The Senior Orchestra, under the guidance of George Seigler, included, First Violins - Victor Ruby, Leon Brachman, Marion Parsons, Harriet Ann June, Inez Park, Mary Jett, Helen Dye, and Berneda Walters; Second Violins - Frederick Barth, Robert Sutton (My brother.), Delbert Weber, and Regis Waxler; Piano - Virginia Donaldson, Mildred Becker, Edna Zimmer, and Albert Weber; Clarinets - John Withum, Neil Schultz, and Richard Meister; Horn - Robert Kiggans; Cornets - Garfield Suder, and Kenneth Coffman; Saxophone - Elden Zinn; Trombones - Robert Mullenix and Harry Salzman; Bass - Richard Baker.

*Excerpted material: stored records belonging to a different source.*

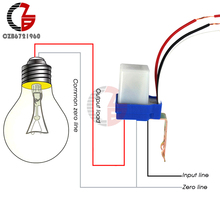 AC 220V DC 12V 24V Автоматический выключатель света, фотоэлемент переключатель уличного света 10A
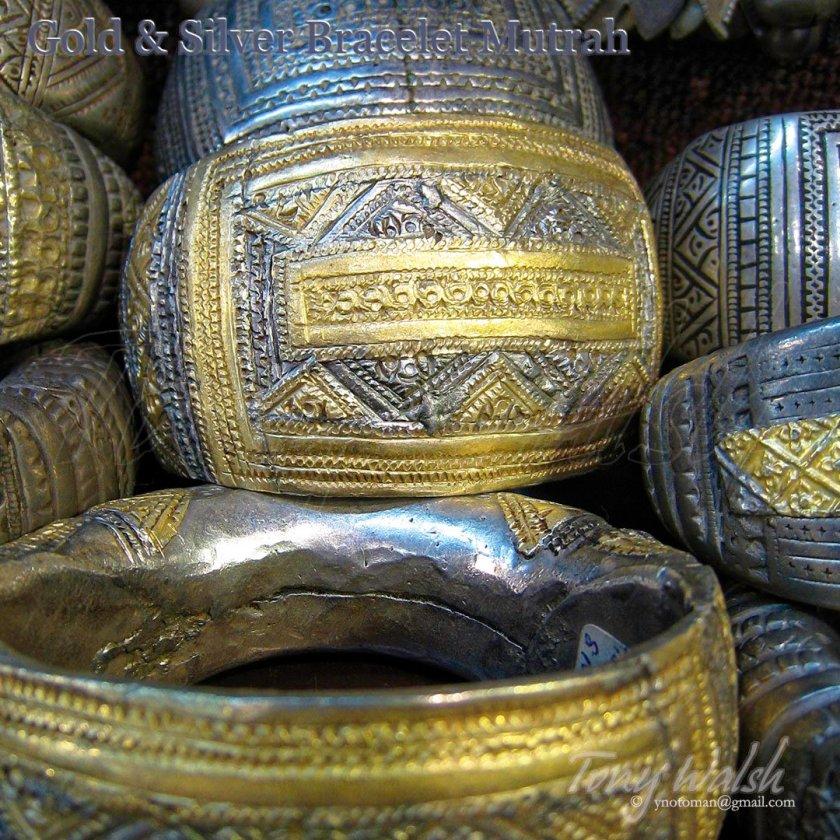Gold & Silver Bracelet Mutrah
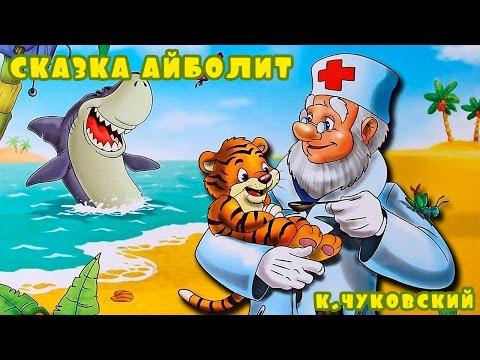 Доктор Айболит слушать сказку К. Чуковского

The football team, under my father Frank Sutton, won the championship of the Central Ohio League the first year MHS participated in this league. The basketball team won the Southeastern District Tournament for the second straight year, and went on to the quarter-finals in the state. The football team included Wittekind, Utt, Spies, Sutton, Nichols, Andris, Burkhart, Forshey, Lawrence, Spindler, Willison, Stephens, Keerps, Burke, Rhodes, Williams, Curtis, Ralph, Haddad, and Weyrich. The basketball team included Carlisle, Nichols, Bules, Hill, Ross, Meister, Thorne, Rose, Markley, Willison, Utt,
Siegfried, Lawrence, Williams and Haddad.
Those were the days of outstanding teachers who took time to work with students and who were given the right by the school system to punish those who were trouble makers. (That doesn't mean they were paddled.) If a student was punished at school, the parents usually punished him or her again at home.